*DESCRIPTION OF THE TASK*:
Report each line of the listing below that contains the word "forest".

*DATASET RECORDS*:
##############################

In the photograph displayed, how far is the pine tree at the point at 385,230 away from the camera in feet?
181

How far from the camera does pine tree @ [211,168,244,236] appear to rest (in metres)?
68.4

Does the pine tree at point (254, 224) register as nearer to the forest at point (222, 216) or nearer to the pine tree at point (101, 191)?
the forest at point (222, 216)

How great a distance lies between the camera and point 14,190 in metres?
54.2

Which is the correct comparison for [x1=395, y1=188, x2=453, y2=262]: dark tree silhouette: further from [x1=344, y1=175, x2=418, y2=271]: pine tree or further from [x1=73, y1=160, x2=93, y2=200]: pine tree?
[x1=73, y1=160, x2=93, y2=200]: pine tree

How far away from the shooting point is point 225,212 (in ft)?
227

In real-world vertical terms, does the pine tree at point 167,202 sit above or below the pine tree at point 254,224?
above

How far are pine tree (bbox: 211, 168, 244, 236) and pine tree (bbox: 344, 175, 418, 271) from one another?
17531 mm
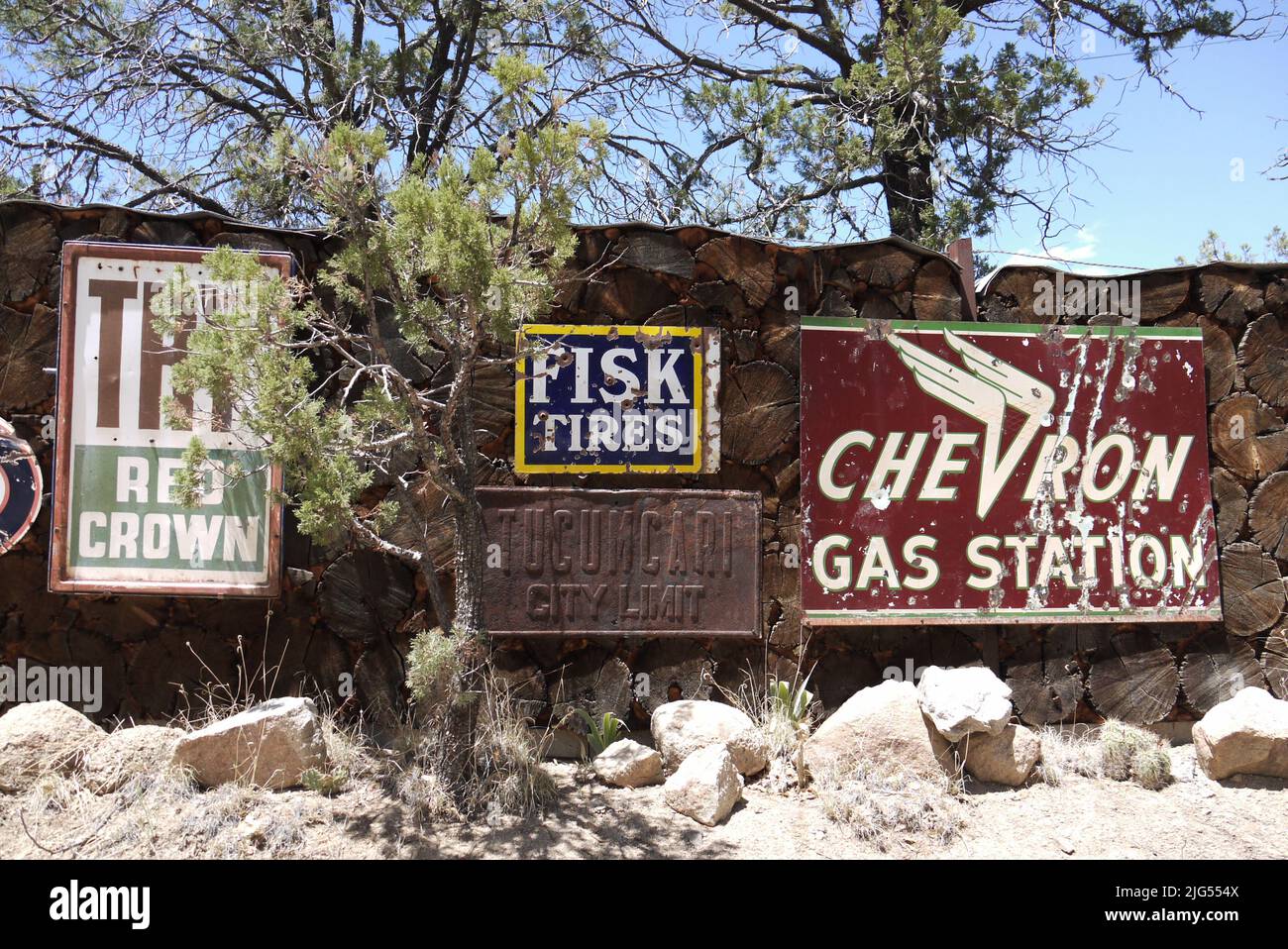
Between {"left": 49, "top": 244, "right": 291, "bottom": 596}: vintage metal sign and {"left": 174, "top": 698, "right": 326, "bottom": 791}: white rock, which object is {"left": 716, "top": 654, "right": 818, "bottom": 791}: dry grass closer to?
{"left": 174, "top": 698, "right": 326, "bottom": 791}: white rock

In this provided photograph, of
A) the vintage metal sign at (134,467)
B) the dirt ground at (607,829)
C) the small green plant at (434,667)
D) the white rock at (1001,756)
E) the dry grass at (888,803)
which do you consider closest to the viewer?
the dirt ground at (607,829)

##############################

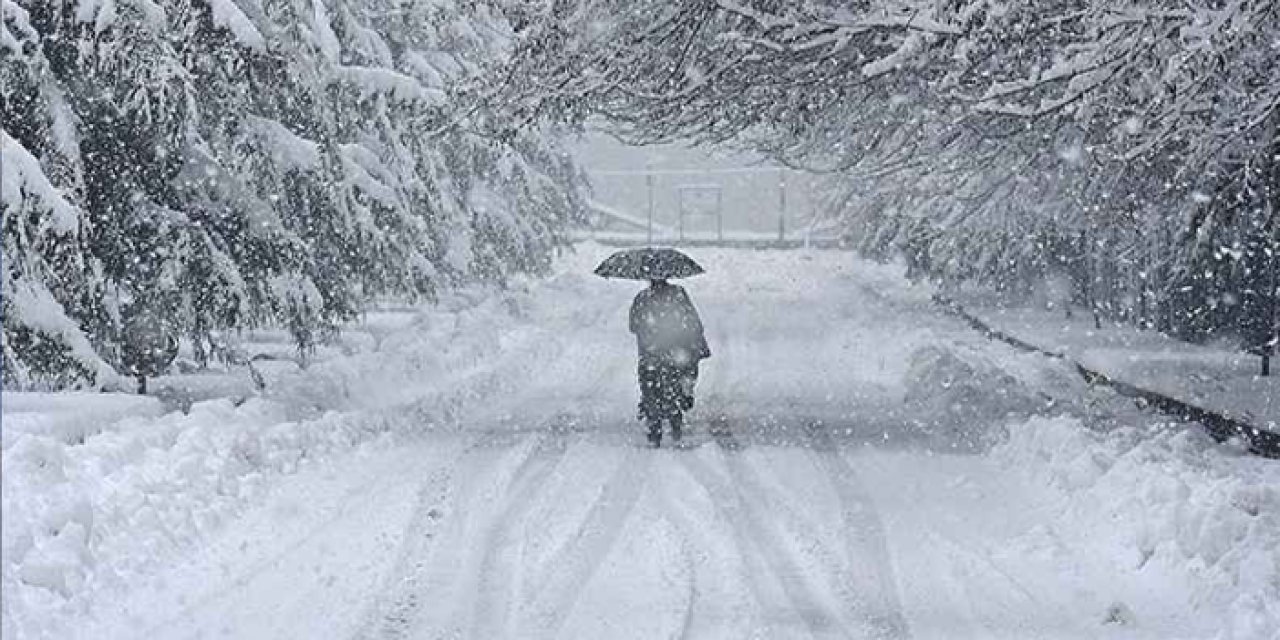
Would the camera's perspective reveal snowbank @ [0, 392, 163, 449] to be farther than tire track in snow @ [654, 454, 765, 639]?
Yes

##############################

*RESPONSE TO THE EXERCISE*:
Does the pine tree at point (254, 224) register as nearer to the forest at point (222, 216) or nearer to the pine tree at point (101, 191)?
the forest at point (222, 216)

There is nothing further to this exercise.